一家三口手牽着手漫步在被晚霞映照的沙灘上,他們的影子被拉得很長很長。
“兒子,你看,大海漂亮嗎?”父親指着遠處那海天一色的壯麗景象問道。
“嗯。”白語點了點頭,他那雙深邃的眼眸裏,倒映着那片絢爛的晚霞,眼神裏帶着一絲他自己都未曾察覺的迷醉。
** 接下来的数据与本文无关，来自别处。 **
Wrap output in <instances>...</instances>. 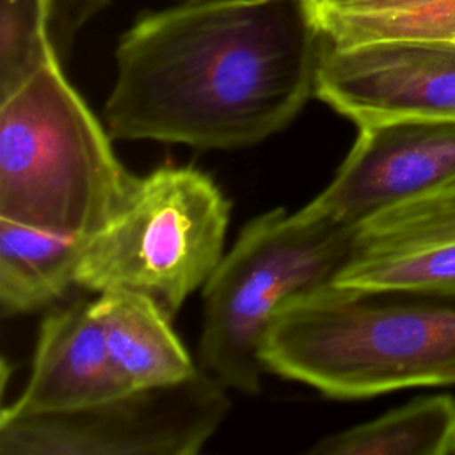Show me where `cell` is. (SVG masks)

“人啊,就要像大海一樣。”父親拍了拍他的肩膀,用一種充滿了哲理的口吻說道,“要有寬廣的胸懷,能容納百川。既能承受得起風平浪靜時的安寧,也要能抵禦得了狂風暴雨時的侵襲。最重要的是,無論經歷了多少的風浪,都要永遠保持着那份屬於自己的藍色,那份純粹的本心。”
白語似懂非懂地聽着。
“好啦,別跟你兒子講這些大道理了。”母親笑着挽住了丈夫的胳膊,“他纔多大,哪能聽得懂這些。”
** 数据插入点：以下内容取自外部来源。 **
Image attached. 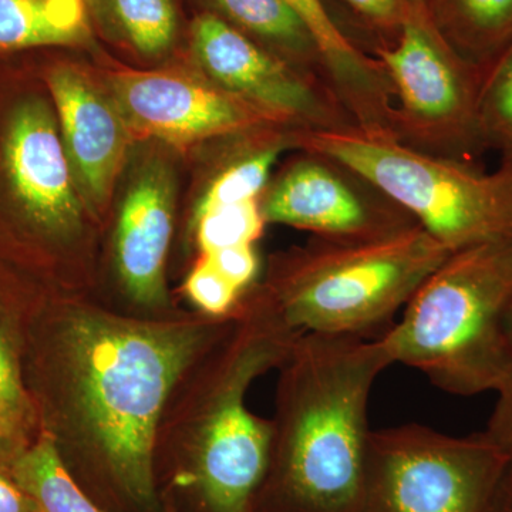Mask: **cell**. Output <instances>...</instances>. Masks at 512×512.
I'll return each instance as SVG.
<instances>
[{"label":"cell","mask_w":512,"mask_h":512,"mask_svg":"<svg viewBox=\"0 0 512 512\" xmlns=\"http://www.w3.org/2000/svg\"><path fill=\"white\" fill-rule=\"evenodd\" d=\"M86 33V0H0V52L70 45Z\"/></svg>","instance_id":"obj_19"},{"label":"cell","mask_w":512,"mask_h":512,"mask_svg":"<svg viewBox=\"0 0 512 512\" xmlns=\"http://www.w3.org/2000/svg\"><path fill=\"white\" fill-rule=\"evenodd\" d=\"M8 470L35 512H101L76 483L55 440L45 431L10 460Z\"/></svg>","instance_id":"obj_20"},{"label":"cell","mask_w":512,"mask_h":512,"mask_svg":"<svg viewBox=\"0 0 512 512\" xmlns=\"http://www.w3.org/2000/svg\"><path fill=\"white\" fill-rule=\"evenodd\" d=\"M512 302V238L453 252L380 336L393 365L419 370L457 396L494 392L512 377L504 318Z\"/></svg>","instance_id":"obj_3"},{"label":"cell","mask_w":512,"mask_h":512,"mask_svg":"<svg viewBox=\"0 0 512 512\" xmlns=\"http://www.w3.org/2000/svg\"><path fill=\"white\" fill-rule=\"evenodd\" d=\"M382 339L302 333L282 366L269 464L303 512H356L370 393L392 366Z\"/></svg>","instance_id":"obj_2"},{"label":"cell","mask_w":512,"mask_h":512,"mask_svg":"<svg viewBox=\"0 0 512 512\" xmlns=\"http://www.w3.org/2000/svg\"><path fill=\"white\" fill-rule=\"evenodd\" d=\"M488 512H512V457L501 474Z\"/></svg>","instance_id":"obj_29"},{"label":"cell","mask_w":512,"mask_h":512,"mask_svg":"<svg viewBox=\"0 0 512 512\" xmlns=\"http://www.w3.org/2000/svg\"><path fill=\"white\" fill-rule=\"evenodd\" d=\"M204 258L239 291L251 284L258 272V258L252 245L220 249L204 254Z\"/></svg>","instance_id":"obj_26"},{"label":"cell","mask_w":512,"mask_h":512,"mask_svg":"<svg viewBox=\"0 0 512 512\" xmlns=\"http://www.w3.org/2000/svg\"><path fill=\"white\" fill-rule=\"evenodd\" d=\"M93 12L137 53L160 57L177 37L173 0H86Z\"/></svg>","instance_id":"obj_21"},{"label":"cell","mask_w":512,"mask_h":512,"mask_svg":"<svg viewBox=\"0 0 512 512\" xmlns=\"http://www.w3.org/2000/svg\"><path fill=\"white\" fill-rule=\"evenodd\" d=\"M229 322L120 318L43 292L23 353V380L40 431L57 448L82 447L128 500L151 507L165 403Z\"/></svg>","instance_id":"obj_1"},{"label":"cell","mask_w":512,"mask_h":512,"mask_svg":"<svg viewBox=\"0 0 512 512\" xmlns=\"http://www.w3.org/2000/svg\"><path fill=\"white\" fill-rule=\"evenodd\" d=\"M231 25L271 47L276 56L326 84L322 56L301 16L285 0H214ZM330 92V90H329ZM338 101V100H336Z\"/></svg>","instance_id":"obj_18"},{"label":"cell","mask_w":512,"mask_h":512,"mask_svg":"<svg viewBox=\"0 0 512 512\" xmlns=\"http://www.w3.org/2000/svg\"><path fill=\"white\" fill-rule=\"evenodd\" d=\"M495 394L497 402L484 433L495 446L512 457V377Z\"/></svg>","instance_id":"obj_27"},{"label":"cell","mask_w":512,"mask_h":512,"mask_svg":"<svg viewBox=\"0 0 512 512\" xmlns=\"http://www.w3.org/2000/svg\"><path fill=\"white\" fill-rule=\"evenodd\" d=\"M375 59L392 86L399 141L464 161L483 150L477 117L483 70L448 45L424 5L412 6L393 42L376 46Z\"/></svg>","instance_id":"obj_9"},{"label":"cell","mask_w":512,"mask_h":512,"mask_svg":"<svg viewBox=\"0 0 512 512\" xmlns=\"http://www.w3.org/2000/svg\"><path fill=\"white\" fill-rule=\"evenodd\" d=\"M0 512H35L32 501L16 483L8 467L0 464Z\"/></svg>","instance_id":"obj_28"},{"label":"cell","mask_w":512,"mask_h":512,"mask_svg":"<svg viewBox=\"0 0 512 512\" xmlns=\"http://www.w3.org/2000/svg\"><path fill=\"white\" fill-rule=\"evenodd\" d=\"M299 150L339 161L403 208L450 252L512 238V163L484 173L357 128L302 131Z\"/></svg>","instance_id":"obj_5"},{"label":"cell","mask_w":512,"mask_h":512,"mask_svg":"<svg viewBox=\"0 0 512 512\" xmlns=\"http://www.w3.org/2000/svg\"><path fill=\"white\" fill-rule=\"evenodd\" d=\"M185 291L198 308L211 316H227L237 306L241 291L202 258L185 284Z\"/></svg>","instance_id":"obj_24"},{"label":"cell","mask_w":512,"mask_h":512,"mask_svg":"<svg viewBox=\"0 0 512 512\" xmlns=\"http://www.w3.org/2000/svg\"><path fill=\"white\" fill-rule=\"evenodd\" d=\"M508 460L484 431L453 437L416 423L370 430L360 507L488 512Z\"/></svg>","instance_id":"obj_8"},{"label":"cell","mask_w":512,"mask_h":512,"mask_svg":"<svg viewBox=\"0 0 512 512\" xmlns=\"http://www.w3.org/2000/svg\"><path fill=\"white\" fill-rule=\"evenodd\" d=\"M259 197L265 224L330 241H372L412 228L403 208L339 161L302 150Z\"/></svg>","instance_id":"obj_11"},{"label":"cell","mask_w":512,"mask_h":512,"mask_svg":"<svg viewBox=\"0 0 512 512\" xmlns=\"http://www.w3.org/2000/svg\"><path fill=\"white\" fill-rule=\"evenodd\" d=\"M43 82L83 205L100 214L123 167L130 130L110 94L76 67L55 64Z\"/></svg>","instance_id":"obj_13"},{"label":"cell","mask_w":512,"mask_h":512,"mask_svg":"<svg viewBox=\"0 0 512 512\" xmlns=\"http://www.w3.org/2000/svg\"><path fill=\"white\" fill-rule=\"evenodd\" d=\"M410 2H412L413 5H426L427 0H410Z\"/></svg>","instance_id":"obj_31"},{"label":"cell","mask_w":512,"mask_h":512,"mask_svg":"<svg viewBox=\"0 0 512 512\" xmlns=\"http://www.w3.org/2000/svg\"><path fill=\"white\" fill-rule=\"evenodd\" d=\"M367 28L376 30L382 36L394 37L402 28L404 20L412 10L410 0H338ZM389 42V43H390Z\"/></svg>","instance_id":"obj_25"},{"label":"cell","mask_w":512,"mask_h":512,"mask_svg":"<svg viewBox=\"0 0 512 512\" xmlns=\"http://www.w3.org/2000/svg\"><path fill=\"white\" fill-rule=\"evenodd\" d=\"M424 8L448 45L483 72L512 43V0H427Z\"/></svg>","instance_id":"obj_17"},{"label":"cell","mask_w":512,"mask_h":512,"mask_svg":"<svg viewBox=\"0 0 512 512\" xmlns=\"http://www.w3.org/2000/svg\"><path fill=\"white\" fill-rule=\"evenodd\" d=\"M35 276L0 258V464L35 441L40 427L23 380L26 330L42 296Z\"/></svg>","instance_id":"obj_16"},{"label":"cell","mask_w":512,"mask_h":512,"mask_svg":"<svg viewBox=\"0 0 512 512\" xmlns=\"http://www.w3.org/2000/svg\"><path fill=\"white\" fill-rule=\"evenodd\" d=\"M477 117L484 148L512 163V43L483 72Z\"/></svg>","instance_id":"obj_22"},{"label":"cell","mask_w":512,"mask_h":512,"mask_svg":"<svg viewBox=\"0 0 512 512\" xmlns=\"http://www.w3.org/2000/svg\"><path fill=\"white\" fill-rule=\"evenodd\" d=\"M197 239L202 254L252 245L264 232L258 200L238 202L197 215Z\"/></svg>","instance_id":"obj_23"},{"label":"cell","mask_w":512,"mask_h":512,"mask_svg":"<svg viewBox=\"0 0 512 512\" xmlns=\"http://www.w3.org/2000/svg\"><path fill=\"white\" fill-rule=\"evenodd\" d=\"M165 512H177V511H175L173 507H167V511H165Z\"/></svg>","instance_id":"obj_32"},{"label":"cell","mask_w":512,"mask_h":512,"mask_svg":"<svg viewBox=\"0 0 512 512\" xmlns=\"http://www.w3.org/2000/svg\"><path fill=\"white\" fill-rule=\"evenodd\" d=\"M50 96L0 97V258L35 276L82 225L83 202Z\"/></svg>","instance_id":"obj_7"},{"label":"cell","mask_w":512,"mask_h":512,"mask_svg":"<svg viewBox=\"0 0 512 512\" xmlns=\"http://www.w3.org/2000/svg\"><path fill=\"white\" fill-rule=\"evenodd\" d=\"M192 49L214 86L272 123L301 131L356 128L322 83L220 16L194 20Z\"/></svg>","instance_id":"obj_10"},{"label":"cell","mask_w":512,"mask_h":512,"mask_svg":"<svg viewBox=\"0 0 512 512\" xmlns=\"http://www.w3.org/2000/svg\"><path fill=\"white\" fill-rule=\"evenodd\" d=\"M212 370L194 451V484L208 512H248L268 473L272 426L245 406L256 376L284 362L302 333L262 293L239 306Z\"/></svg>","instance_id":"obj_6"},{"label":"cell","mask_w":512,"mask_h":512,"mask_svg":"<svg viewBox=\"0 0 512 512\" xmlns=\"http://www.w3.org/2000/svg\"><path fill=\"white\" fill-rule=\"evenodd\" d=\"M175 181L160 160L138 170L121 205L116 259L128 295L144 306L165 301L164 266L173 234Z\"/></svg>","instance_id":"obj_14"},{"label":"cell","mask_w":512,"mask_h":512,"mask_svg":"<svg viewBox=\"0 0 512 512\" xmlns=\"http://www.w3.org/2000/svg\"><path fill=\"white\" fill-rule=\"evenodd\" d=\"M107 83L128 130L168 143H195L279 126L214 84L183 74L121 70L111 73Z\"/></svg>","instance_id":"obj_12"},{"label":"cell","mask_w":512,"mask_h":512,"mask_svg":"<svg viewBox=\"0 0 512 512\" xmlns=\"http://www.w3.org/2000/svg\"><path fill=\"white\" fill-rule=\"evenodd\" d=\"M504 335L505 342H507L508 352H510L512 360V302L508 306L507 313L504 318Z\"/></svg>","instance_id":"obj_30"},{"label":"cell","mask_w":512,"mask_h":512,"mask_svg":"<svg viewBox=\"0 0 512 512\" xmlns=\"http://www.w3.org/2000/svg\"><path fill=\"white\" fill-rule=\"evenodd\" d=\"M312 33L322 56L326 84L357 130L397 138L392 86L382 64L367 56L330 16L323 0H285Z\"/></svg>","instance_id":"obj_15"},{"label":"cell","mask_w":512,"mask_h":512,"mask_svg":"<svg viewBox=\"0 0 512 512\" xmlns=\"http://www.w3.org/2000/svg\"><path fill=\"white\" fill-rule=\"evenodd\" d=\"M451 254L420 225L372 241L313 238L279 259L264 293L295 332L367 338Z\"/></svg>","instance_id":"obj_4"}]
</instances>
她轉過頭,溫柔地看着白語:“小言,你只要記住,無論將來發生什麼事,無論你將來變成什麼樣的人,你都永遠是爸爸媽媽最愛的寶貝。這就足夠了。”
她伸出手將白語緊緊地摟在了懷裏。
父親也從另一邊用他那寬闊的臂膀將他們母子倆一起擁入懷中。
白語的鼻尖突然感到了一陣無法抑制的酸澀。
他將自己的臉深深地埋進了母親那溫暖而又柔軟的懷抱之中。
“爸爸……媽媽……”
他用一種近乎於夢囈般的聲音呼喚出了這兩個他早已以爲自己永遠不會再叫出口的稱謂。
那份屬於調查員“白語”的堅冰在這片充滿了“愛”與“幸福”的溫暖海洋的包裹之下,終於開始融化了。